Вы сделали карьеру, это могут и многие другие. Сделайте то, чего многие не могут! Сделайте поступок! Станьте великим Последним Понтификом, измените ход истории, измените мир, вдохните в него кислород!.. Ватикан, папство - один из важнейших нервных узлов Запада. Тут и дерзать на перемены в человечестве... Спаситель был юношей, верившим в Человека (Сына) - докажите, что старец тоже может верить в него, покажите миру, что прожитая жизнь не делает нас пожизненными рабами социальной необходимости, тем более, если эта "необходимость" давно слилась с обветшалыми на ней покровами!
Абсолютная правда христианства сегодня возможна лишь на путях признания относительной правды всех религий и их конфессионального равенства. Выяснение, какая из религий ближе к истине, возможно только в любви религий и вытекающей из нее свободы их общения. Без любви нет свободы, любовь первична, свобода лишь ее следствие. Любовь и свобода, растущие из индивидуальности, а не из общества, исключают политическую борьбу и такие ее частности, как борьба с инакомыслием, ересями и так далее. Поэтому свободу, имеющую свое происхождение в любви, нельзя принести из одного места на Земле в другое ни на штыках, ни на гаджетах. Перо, приравненное к штыку, становится метафизическим штыком, убивающим нас изнутри... Клерикализм в этих процессах любви может только мешать, ибо он исторически роковым образом стал политическим подобием государственных систем. Кесарь тут, во внешних обрядовых облачениях духа, навсегда вытеснил Бога. Разные мундиры разных конфессий ведут к усилению разных армий. Нависшая над нами угроза всепланетных религиозных войн говорит сама за себя.
Я зову Вас к церковному "атеизму" - отбросьте церковного бога! Скажите человечеству, что пришла пора подлинного, всечеловеческого, Бога, Бога не социально избранных, Бога избранных из природы! Закройте церковь Петра и Павла, верните религию из социальной тюрьмы в свободные катакомбы жизни! Выбейте хотя бы этот козырь из колоды мрака!
Было много теодицей церковного бога, оправданий Иуды и даже Сатаны - всё это уже неинтересно! Остановите ритуал, закройте обряд, отдайте Ватикан человечеству как авторитетнейший музей мифа! И расскажите людям о человеке по имени Иисус Назаретянин, оправдайте исторического Христа, очистив его имя от церковной патины! И вы сотворите великое дело обновления жизни.
Что Вы теряете? Репутацию? Положение? Имя? Деньги? Мы с Вами в том возрасте, - Вы чуть старше, я чуть младше - когда все такие потери до смешного относительны и лишь подтверждают ничтожество большинства социально признанных ориентиров...
Не только ненависть, но и любовь подражательна. Если Вы снимете сутану и тиару, то и другие снимут рясу и клобук, чадру и кипу, и люди станут меньше бояться друг друга.

- _Задание 1_
Перепишите из выбранного отрывка участок от слов «Было много теодицей» до слов «социально признанных ориентиров...» включительно.

- _Записи_
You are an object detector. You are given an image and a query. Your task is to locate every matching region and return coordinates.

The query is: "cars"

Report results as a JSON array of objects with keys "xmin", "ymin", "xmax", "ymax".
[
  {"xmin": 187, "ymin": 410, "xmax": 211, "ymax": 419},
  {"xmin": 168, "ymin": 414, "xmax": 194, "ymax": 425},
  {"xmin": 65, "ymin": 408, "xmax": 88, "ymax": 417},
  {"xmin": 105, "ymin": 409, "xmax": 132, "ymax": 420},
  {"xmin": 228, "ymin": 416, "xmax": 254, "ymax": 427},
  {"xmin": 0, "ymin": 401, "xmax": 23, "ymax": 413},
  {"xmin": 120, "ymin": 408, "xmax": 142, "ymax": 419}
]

- _Задание 2_
Повторите дословно все записи, приведённые выше, не меняя в них ни одного знака.

- _Готовый ответ 1_
Было много теодицей церковного бога, оправданий Иуды и даже Сатаны - всё это уже неинтересно! Остановите ритуал, закройте обряд, отдайте Ватикан человечеству как авторитетнейший музей мифа! И расскажите людям о человеке по имени Иисус Назаретянин, оправдайте исторического Христа, очистив его имя от церковной патины! И вы сотворите великое дело обновления жизни.
Что Вы теряете? Репутацию? Положение? Имя? Деньги? Мы с Вами в том возрасте, - Вы чуть старше, я чуть младше - когда все такие потери до смешного относительны и лишь подтверждают ничтожество большинства социально признанных ориентиров...

- _Готовый ответ 2_
You are an object detector. You are given an image and a query. Your task is to locate every matching region and return coordinates.

The query is: "cars"

Report results as a JSON array of objects with keys "xmin", "ymin", "xmax", "ymax".
[
  {"xmin": 187, "ymin": 410, "xmax": 211, "ymax": 419},
  {"xmin": 168, "ymin": 414, "xmax": 194, "ymax": 425},
  {"xmin": 65, "ymin": 408, "xmax": 88, "ymax": 417},
  {"xmin": 105, "ymin": 409, "xmax": 132, "ymax": 420},
  {"xmin": 228, "ymin": 416, "xmax": 254, "ymax": 427},
  {"xmin": 0, "ymin": 401, "xmax": 23, "ymax": 413},
  {"xmin": 120, "ymin": 408, "xmax": 142, "ymax": 419}
]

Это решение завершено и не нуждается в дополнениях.